Crittenton Women’s Union CEO Beth Babcock told us a story of hope at this year’s TEDxBeaconStreet.
The story is rooted in difficult facts. More than 46 million Americans live in poverty today. One in seven households were food insecure last year. These statistics persist in spite of a system working hard to counteract it. The war on poverty continues, but persistently high numbers of impoverished families continue to seem stuck. Aid is offered in exchange for immediate returns on investment in a penny-wise and pound-foolish way that Beth explains after her talk. Thus the cycle continues.
In addition, the pathways out of poverty are more difficult than ever to navigate. Increasingly, middle-class jobs that will support a family require some level of education after high school. However, the negative effects of poverty — malnutrition, increased stress, fewer educational opportunities — are also correlated with changes in the brain – in fact, with the very “executive functions” that would help you successfully juggle the competing demands of holding down a job, taking care of a family, and working your way toward the degree that will secure your future.

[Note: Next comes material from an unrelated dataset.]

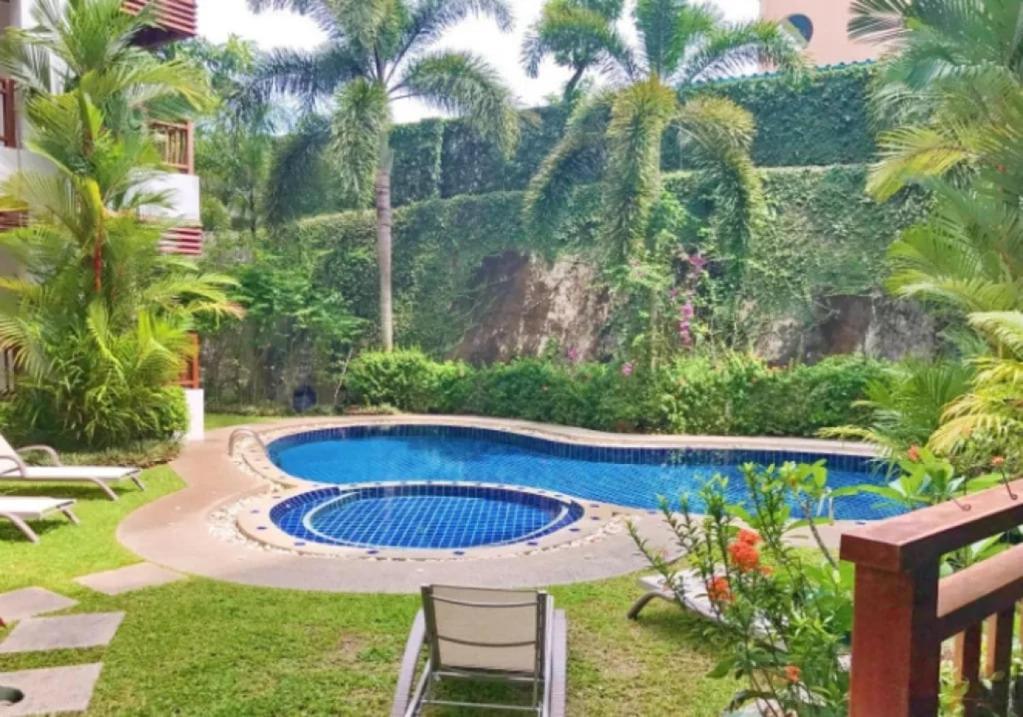 a swimming pool in a yard with palm trees at 41 квадратный метр, апартамент на пляже Сурин in Surin Beach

Beth Babcock tells a story of breaking the cycle of poverty with new insight and approaches offered by brain science. It turns out that the brain’s executive function can be developed, and adding this component to more traditional approaches is delivering astounding early outcomes, including high rates of educational success and home purchase.
The core fact, inspirational to all, is that the difficulty of poverty is solvable. Science will help us get there. Beth’s work continues to apply hard science to develop approaches that will help millions break the poverty cycle.